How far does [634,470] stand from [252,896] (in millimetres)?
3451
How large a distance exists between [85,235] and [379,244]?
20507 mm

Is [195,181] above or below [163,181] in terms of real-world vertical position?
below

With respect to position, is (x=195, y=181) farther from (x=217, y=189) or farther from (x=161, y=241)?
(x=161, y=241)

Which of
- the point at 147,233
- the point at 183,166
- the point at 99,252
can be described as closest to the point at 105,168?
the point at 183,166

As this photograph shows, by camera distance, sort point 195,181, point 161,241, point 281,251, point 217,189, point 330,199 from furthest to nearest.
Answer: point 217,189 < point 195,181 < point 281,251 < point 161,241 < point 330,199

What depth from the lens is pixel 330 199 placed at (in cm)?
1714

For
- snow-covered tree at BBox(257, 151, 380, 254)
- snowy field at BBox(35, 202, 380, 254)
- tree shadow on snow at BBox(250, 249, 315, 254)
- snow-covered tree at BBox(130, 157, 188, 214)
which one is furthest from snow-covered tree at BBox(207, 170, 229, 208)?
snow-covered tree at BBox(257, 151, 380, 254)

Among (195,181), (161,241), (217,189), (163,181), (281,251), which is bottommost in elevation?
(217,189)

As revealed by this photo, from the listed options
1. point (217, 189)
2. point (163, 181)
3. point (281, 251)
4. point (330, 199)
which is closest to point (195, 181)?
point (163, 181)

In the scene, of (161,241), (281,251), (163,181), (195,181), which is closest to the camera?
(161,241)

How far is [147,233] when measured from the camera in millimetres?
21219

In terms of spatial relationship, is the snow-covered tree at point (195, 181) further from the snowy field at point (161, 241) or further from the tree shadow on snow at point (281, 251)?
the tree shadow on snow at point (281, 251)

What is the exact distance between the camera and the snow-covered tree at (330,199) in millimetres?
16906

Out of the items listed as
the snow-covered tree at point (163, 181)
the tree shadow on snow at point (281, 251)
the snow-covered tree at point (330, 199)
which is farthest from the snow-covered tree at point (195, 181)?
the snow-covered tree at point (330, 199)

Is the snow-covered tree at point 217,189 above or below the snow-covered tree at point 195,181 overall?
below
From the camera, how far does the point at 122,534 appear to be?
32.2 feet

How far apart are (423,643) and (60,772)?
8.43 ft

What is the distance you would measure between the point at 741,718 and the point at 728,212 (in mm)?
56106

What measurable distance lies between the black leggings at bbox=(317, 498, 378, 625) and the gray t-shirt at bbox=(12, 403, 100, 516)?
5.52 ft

####################

Rewrite every line of the listing above as a numbered list and leave out the blank lines.

> [EXPECTED ANSWER]
1. How far does [634,470] stand from [252,896] (in millimetres)?
2. 3451
3. How large a distance exists between [85,235] and [379,244]?
4. 20507 mm
5. Is [195,181] above or below [163,181] in terms of real-world vertical position?
6. below
7. With respect to position, is (x=195, y=181) farther from (x=217, y=189) or farther from (x=161, y=241)?
8. (x=161, y=241)
9. Which of
10. - the point at 147,233
11. - the point at 183,166
12. - the point at 99,252
13. can be described as closest to the point at 105,168?
14. the point at 183,166
15. As this photograph shows, by camera distance, sort point 195,181, point 161,241, point 281,251, point 217,189, point 330,199 from furthest to nearest.
16. Answer: point 217,189 < point 195,181 < point 281,251 < point 161,241 < point 330,199
17. What depth from the lens is pixel 330 199 placed at (in cm)?
18. 1714
19. For
20. - snow-covered tree at BBox(257, 151, 380, 254)
21. - snowy field at BBox(35, 202, 380, 254)
22. - tree shadow on snow at BBox(250, 249, 315, 254)
23. - snow-covered tree at BBox(130, 157, 188, 214)
24. which one is furthest from snow-covered tree at BBox(207, 170, 229, 208)?
25. snow-covered tree at BBox(257, 151, 380, 254)
26. Among (195,181), (161,241), (217,189), (163,181), (281,251), which is bottommost in elevation?
27. (217,189)
28. As revealed by this photo, from the listed options
29. 1. point (217, 189)
30. 2. point (163, 181)
31. 3. point (281, 251)
32. 4. point (330, 199)
33. which is closest to point (195, 181)?
34. point (163, 181)
35. In the scene, of (161,241), (281,251), (163,181), (195,181), which is closest to the camera?
36. (161,241)
37. How far is [147,233] when measured from the camera in millimetres?
38. 21219
39. In terms of spatial relationship, is the snow-covered tree at point (195, 181) further from the snowy field at point (161, 241) or further from the tree shadow on snow at point (281, 251)?
40. the tree shadow on snow at point (281, 251)
41. What is the exact distance between the camera and the snow-covered tree at (330,199) in millimetres?
42. 16906
43. Out of the items listed as
44. the snow-covered tree at point (163, 181)
45. the tree shadow on snow at point (281, 251)
46. the snow-covered tree at point (330, 199)
47. which is farthest from the snow-covered tree at point (195, 181)?
48. the snow-covered tree at point (330, 199)
49. Is the snow-covered tree at point 217,189 above or below the snow-covered tree at point 195,181 overall?
50. below
51. From the camera, how far does the point at 122,534 appear to be?
52. 32.2 feet
53. How far apart are (423,643) and (60,772)?
54. 8.43 ft
55. What is the distance you would measure between the point at 741,718 and the point at 728,212 (in mm)?
56. 56106
57. What measurable distance lies between the black leggings at bbox=(317, 498, 378, 625) and the gray t-shirt at bbox=(12, 403, 100, 516)?
58. 5.52 ft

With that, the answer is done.